Ob diese den Rath des Jägers befolgte, oder ob das Pferd sich eines bessern besonnen, und ihm die Möglichkeit, hinüberzukommen, klar ward, – es sprang jetzt leicht und sicher, und die Beiden setzten ihren Weg eine Zeitlang schweigend fort.

»Ich erinnere mich, in jener Zeit hier ein schönes blondes Mädchen gesehen zu haben;« fing Lady Vere wieder an – »war es nicht Herrn Locksley's Tochter?«

»Wohl möglich«! erwiederte der Jäger lachend »Helene Locksley ist blond und schön. – Sie hatte noch einen Bruder; er starb nicht lange nach unserer Abreise – doch das ist eine traurige Geschichte« – fuhr er ernster fort – »Die Mutter ist über den gewaltsamen Tod von Gatte und Sohn in tiefe Schwermuth versunken; ich lebe mit Mutter und Tochter in jenem Hause, dessen Dach Sie dort rechts auf dem Hügel über die Tannen schimmern sehen, und hier« – sagte er indem sie eben aus dem Walde heraustraten, »und hier, gerade vor uns, liegt Schloß Vere.«

Die mit Wald bewachsenen Hügel, auf deren Höhe sie sich bis jetzt gehalten hatten, zogen sich von der Stelle aus, wo sie standen, rechts und links in Hufeisenform auseinander, und ließen zwischen sich ein allmälig sich erweiterndes und zugleich abfallendes Thal, das reizende Park- und Gartenanlagen ausfüllten, und an dessen Fuße, da, wo es in die eigentliche Ebene überging, das alte Schloß, schon in Abendgrau gehüllt, lag, nur daß ein kleines Fenster im Thurme noch in dem letzten Scheine der Sonne funkelte.

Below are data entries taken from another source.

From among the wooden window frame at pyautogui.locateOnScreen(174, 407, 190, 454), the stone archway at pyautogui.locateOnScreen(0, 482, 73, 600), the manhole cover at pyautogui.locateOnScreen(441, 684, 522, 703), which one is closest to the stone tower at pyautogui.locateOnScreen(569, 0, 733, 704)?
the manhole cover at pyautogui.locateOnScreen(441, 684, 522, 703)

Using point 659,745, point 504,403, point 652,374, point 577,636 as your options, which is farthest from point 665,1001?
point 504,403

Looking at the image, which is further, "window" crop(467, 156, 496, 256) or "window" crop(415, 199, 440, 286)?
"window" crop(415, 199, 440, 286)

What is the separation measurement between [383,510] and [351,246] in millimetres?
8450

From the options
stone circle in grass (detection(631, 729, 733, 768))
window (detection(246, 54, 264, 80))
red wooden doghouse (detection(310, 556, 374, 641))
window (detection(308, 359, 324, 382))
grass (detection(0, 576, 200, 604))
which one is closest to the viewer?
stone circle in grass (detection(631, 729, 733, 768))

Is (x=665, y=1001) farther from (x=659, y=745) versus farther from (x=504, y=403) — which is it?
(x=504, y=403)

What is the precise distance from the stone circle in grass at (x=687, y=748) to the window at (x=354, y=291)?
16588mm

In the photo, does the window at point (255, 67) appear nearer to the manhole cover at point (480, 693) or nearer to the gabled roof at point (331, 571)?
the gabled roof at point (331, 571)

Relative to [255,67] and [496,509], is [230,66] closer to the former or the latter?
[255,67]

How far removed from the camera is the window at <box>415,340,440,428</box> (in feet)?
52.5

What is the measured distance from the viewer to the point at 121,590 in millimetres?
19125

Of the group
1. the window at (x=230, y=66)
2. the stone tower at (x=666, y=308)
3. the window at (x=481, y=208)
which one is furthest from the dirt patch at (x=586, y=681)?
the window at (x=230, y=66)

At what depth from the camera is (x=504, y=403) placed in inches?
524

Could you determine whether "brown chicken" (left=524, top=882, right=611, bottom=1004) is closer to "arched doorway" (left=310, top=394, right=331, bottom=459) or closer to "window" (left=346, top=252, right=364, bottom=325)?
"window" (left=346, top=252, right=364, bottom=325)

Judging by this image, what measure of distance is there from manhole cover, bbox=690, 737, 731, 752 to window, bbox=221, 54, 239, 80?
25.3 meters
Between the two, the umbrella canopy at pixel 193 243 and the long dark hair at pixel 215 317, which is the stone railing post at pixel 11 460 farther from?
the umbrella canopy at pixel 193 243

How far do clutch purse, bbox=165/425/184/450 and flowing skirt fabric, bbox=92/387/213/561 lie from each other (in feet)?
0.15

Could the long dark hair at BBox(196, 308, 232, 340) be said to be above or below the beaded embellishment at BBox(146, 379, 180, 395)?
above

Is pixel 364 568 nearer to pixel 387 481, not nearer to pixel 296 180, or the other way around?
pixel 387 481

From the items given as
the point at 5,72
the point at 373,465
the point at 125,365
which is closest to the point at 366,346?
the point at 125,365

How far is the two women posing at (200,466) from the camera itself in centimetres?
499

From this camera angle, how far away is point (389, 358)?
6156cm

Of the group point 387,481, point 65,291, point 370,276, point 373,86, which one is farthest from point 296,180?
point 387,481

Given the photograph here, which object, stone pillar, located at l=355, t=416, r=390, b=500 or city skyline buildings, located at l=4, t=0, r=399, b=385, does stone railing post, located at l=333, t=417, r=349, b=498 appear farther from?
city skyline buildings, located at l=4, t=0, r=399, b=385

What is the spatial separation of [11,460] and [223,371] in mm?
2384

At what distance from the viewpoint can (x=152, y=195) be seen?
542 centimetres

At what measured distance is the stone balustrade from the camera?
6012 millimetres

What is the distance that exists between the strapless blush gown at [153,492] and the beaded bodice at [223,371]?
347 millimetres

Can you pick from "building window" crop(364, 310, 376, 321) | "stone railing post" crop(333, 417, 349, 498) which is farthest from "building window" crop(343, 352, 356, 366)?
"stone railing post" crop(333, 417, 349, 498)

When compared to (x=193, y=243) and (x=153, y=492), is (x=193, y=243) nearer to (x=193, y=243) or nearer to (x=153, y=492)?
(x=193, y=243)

Ueber das Schloß hinaus sah man in eine reiche Landschaft hinein, voll Weiler und Dörfer, durch die sich ein Flüßchen wand, dessen Lauf Weiden und Buschwerk deutlich genug bezeichneten, bis ganz im Hintergrunde das Bild von einer Kette blauer Hügel wieder abgeschlossen und eingerahmt wurde.

»Ich will sie nicht weiter bemühen, Herr Allen!« sagte Lady Vere; »der Weg durch den Park ist wohl nicht zu verfehlen. Hoffentlich sehen wir uns bald auf dem Schlosse. Auf Wiedersehen also – und Dank für Ihre Güte!« – und sich vor dem Jäger höflich verneigend, und ihn noch einmal mit ihren dunklen Augen voll ansehend, hieb sie leicht das Pferd mit der Gerte, und sprengte auf dem Wiesenpfade dem Schlosse zu.